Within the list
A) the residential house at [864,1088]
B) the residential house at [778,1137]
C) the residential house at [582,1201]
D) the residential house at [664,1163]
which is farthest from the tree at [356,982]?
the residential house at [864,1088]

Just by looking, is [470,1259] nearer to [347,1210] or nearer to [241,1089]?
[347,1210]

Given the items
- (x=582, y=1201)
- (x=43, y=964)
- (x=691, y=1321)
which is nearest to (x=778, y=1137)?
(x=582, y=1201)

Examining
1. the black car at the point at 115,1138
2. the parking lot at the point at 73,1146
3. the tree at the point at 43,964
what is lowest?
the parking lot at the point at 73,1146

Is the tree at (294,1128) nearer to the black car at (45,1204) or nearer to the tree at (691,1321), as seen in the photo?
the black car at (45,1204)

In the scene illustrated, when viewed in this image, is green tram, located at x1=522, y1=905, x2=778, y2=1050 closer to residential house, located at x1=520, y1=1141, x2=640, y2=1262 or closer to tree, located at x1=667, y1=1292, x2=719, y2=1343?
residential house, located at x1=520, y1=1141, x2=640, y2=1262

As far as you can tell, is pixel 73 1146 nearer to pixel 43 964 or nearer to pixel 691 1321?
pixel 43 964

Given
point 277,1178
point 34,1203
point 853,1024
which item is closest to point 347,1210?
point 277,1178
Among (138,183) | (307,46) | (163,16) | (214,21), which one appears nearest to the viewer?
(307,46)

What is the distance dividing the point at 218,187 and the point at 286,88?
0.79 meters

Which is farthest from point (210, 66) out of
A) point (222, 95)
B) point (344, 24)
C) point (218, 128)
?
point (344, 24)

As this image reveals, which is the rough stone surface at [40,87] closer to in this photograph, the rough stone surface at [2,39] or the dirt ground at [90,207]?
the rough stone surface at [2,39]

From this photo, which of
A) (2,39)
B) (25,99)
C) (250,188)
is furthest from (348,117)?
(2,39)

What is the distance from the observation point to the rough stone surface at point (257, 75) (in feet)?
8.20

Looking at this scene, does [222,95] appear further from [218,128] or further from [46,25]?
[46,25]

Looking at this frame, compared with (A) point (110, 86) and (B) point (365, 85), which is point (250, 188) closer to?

====

EXERCISE DIRECTIONS: Give the material above again, word for word.

FULL RESPONSE:
Within the list
A) the residential house at [864,1088]
B) the residential house at [778,1137]
C) the residential house at [582,1201]
D) the residential house at [664,1163]
which is farthest from the tree at [356,982]?
the residential house at [864,1088]

Just by looking, is [470,1259] nearer to [347,1210] or nearer to [241,1089]?
[347,1210]

Given the items
- (x=582, y=1201)
- (x=43, y=964)
- (x=691, y=1321)
which is nearest to (x=778, y=1137)?
(x=582, y=1201)

Examining
1. the black car at the point at 115,1138
2. the parking lot at the point at 73,1146
3. the tree at the point at 43,964
what is lowest?
the parking lot at the point at 73,1146

Is the tree at (294,1128) nearer to the black car at (45,1204) or nearer to the tree at (691,1321), as seen in the photo?
the black car at (45,1204)

In the scene illustrated, when viewed in this image, is green tram, located at x1=522, y1=905, x2=778, y2=1050 closer to residential house, located at x1=520, y1=1141, x2=640, y2=1262 or closer to tree, located at x1=667, y1=1292, x2=719, y2=1343?
residential house, located at x1=520, y1=1141, x2=640, y2=1262

As far as you can tell, is pixel 73 1146 nearer to pixel 43 964 or nearer to pixel 691 1321?
pixel 43 964

Given
point 277,1178
point 34,1203
point 853,1024
which item is closest to point 347,1210?
point 277,1178
Among (138,183) | (307,46) | (163,16) | (214,21), which one appears nearest to the viewer?
(307,46)

What is the distance dividing the point at 218,187 and the point at 286,88?
0.79 meters

Which is farthest from point (210, 66) out of
A) point (222, 95)
B) point (344, 24)
C) point (218, 128)
?
point (344, 24)

As this image reveals, which is the rough stone surface at [40,87] closer to in this photograph, the rough stone surface at [2,39] or the dirt ground at [90,207]?
the rough stone surface at [2,39]

From this photo, which of
A) (2,39)
B) (25,99)
C) (250,188)
is furthest from (348,117)?
(2,39)

What is the distance from the observation point to the rough stone surface at point (257, 75) (in feet)?
8.20

Looking at this scene, does [222,95] appear further from [218,128] or further from [46,25]?
[46,25]

Looking at this frame, compared with (A) point (110, 86) and (B) point (365, 85), which is point (250, 188) closer to?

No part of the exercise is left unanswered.